TAREFA ESCRITA A: Transcreva, sem alterações, somente as entradas que começam na linha que contém "How far apart are (240,103) and (343,137)?" e seguem até o fim das entradas, ambas as extremidades incluídas.

TRECHO CITADO:

Proposta, que será levada a Puebla, em fevereiro, prevê derrubada total das tarifas de importação

Brasil já tem pronto plano para Alca "light"

CLÓVIS ROSSI
COLUNISTA DA FOLHA

O governo brasileiro já preparou sua proposta para a próxima reunião da Alca (Área de Livre Comércio das Américas): contém o máximo de ambição em matéria de derrubada de tarifas de importação e o máximo de cautela em temas que não são exatamente relacionados ao comércio de bens, como investimentos e serviços.
O documento brasileiro estava sendo discutido ontem em Montevidéu (Uruguai) com os demais sócios do Mercosul, na medida em que a expectativa do Itamaraty é que seja adotado por todos.
O texto será levado à reunião do CNC (Comitê de Negociação Comercial), principal órgão técnico da Alca, já marcada para o período de 2 a 6 de fevereiro, na cidade mexicana de Puebla.
Esse encontro será a primeira tentativa dos 34 países que negociam a Alca de definir um roteiro de negociações após a conferência ministerial de Miami (EUA), em novembro, que simplesmente adiou as principais decisões, com o que o encontro de Puebla tornou-se politicamente relevante.

TAREFA ESCRITA B: Reproduza integralmente, sem qualquer modificação, o trecho sobre a proposta brasileira para a Alca.

ENTRADAS:

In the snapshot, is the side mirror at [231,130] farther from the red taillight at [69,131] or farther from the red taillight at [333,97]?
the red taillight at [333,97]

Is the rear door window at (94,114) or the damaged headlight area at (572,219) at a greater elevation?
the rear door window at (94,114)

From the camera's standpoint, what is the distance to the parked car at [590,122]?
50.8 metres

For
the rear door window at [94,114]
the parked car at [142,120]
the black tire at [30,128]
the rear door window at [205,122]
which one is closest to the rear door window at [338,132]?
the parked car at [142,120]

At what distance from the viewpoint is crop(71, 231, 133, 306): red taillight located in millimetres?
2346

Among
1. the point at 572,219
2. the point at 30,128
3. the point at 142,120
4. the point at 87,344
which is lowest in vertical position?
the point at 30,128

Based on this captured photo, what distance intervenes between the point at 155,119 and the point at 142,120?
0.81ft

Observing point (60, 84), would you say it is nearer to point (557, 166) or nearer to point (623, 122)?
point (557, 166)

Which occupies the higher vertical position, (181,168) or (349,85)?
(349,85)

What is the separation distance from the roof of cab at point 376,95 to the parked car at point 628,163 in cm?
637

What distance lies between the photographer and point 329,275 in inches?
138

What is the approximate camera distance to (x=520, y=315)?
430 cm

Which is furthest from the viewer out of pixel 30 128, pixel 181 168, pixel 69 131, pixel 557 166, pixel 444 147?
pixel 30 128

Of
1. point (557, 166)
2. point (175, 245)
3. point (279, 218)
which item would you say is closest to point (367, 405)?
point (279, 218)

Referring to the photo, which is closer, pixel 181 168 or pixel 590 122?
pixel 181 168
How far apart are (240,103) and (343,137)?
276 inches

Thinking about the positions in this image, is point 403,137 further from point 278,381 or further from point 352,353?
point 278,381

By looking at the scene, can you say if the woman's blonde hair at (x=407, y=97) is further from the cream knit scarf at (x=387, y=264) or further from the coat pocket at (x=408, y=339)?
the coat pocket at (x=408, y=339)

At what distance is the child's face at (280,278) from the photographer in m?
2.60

RESULTADO COMPLETO A:
How far apart are (240,103) and (343,137)?
276 inches

Thinking about the positions in this image, is point 403,137 further from point 278,381 or further from point 352,353?
point 278,381

By looking at the scene, can you say if the woman's blonde hair at (x=407, y=97) is further from the cream knit scarf at (x=387, y=264) or further from the coat pocket at (x=408, y=339)?
the coat pocket at (x=408, y=339)

At what distance is the child's face at (280,278) from the photographer in m?
2.60

RESULTADO COMPLETO B:
Proposta, que será levada a Puebla, em fevereiro, prevê derrubada total das tarifas de importação

Brasil já tem pronto plano para Alca "light"

CLÓVIS ROSSI
COLUNISTA DA FOLHA

O governo brasileiro já preparou sua proposta para a próxima reunião da Alca (Área de Livre Comércio das Américas): contém o máximo de ambição em matéria de derrubada de tarifas de importação e o máximo de cautela em temas que não são exatamente relacionados ao comércio de bens, como investimentos e serviços.
O documento brasileiro estava sendo discutido ontem em Montevidéu (Uruguai) com os demais sócios do Mercosul, na medida em que a expectativa do Itamaraty é que seja adotado por todos.
O texto será levado à reunião do CNC (Comitê de Negociação Comercial), principal órgão técnico da Alca, já marcada para o período de 2 a 6 de fevereiro, na cidade mexicana de Puebla.
Esse encontro será a primeira tentativa dos 34 países que negociam a Alca de definir um roteiro de negociações após a conferência ministerial de Miami (EUA), em novembro, que simplesmente adiou as principais decisões, com o que o encontro de Puebla tornou-se politicamente relevante.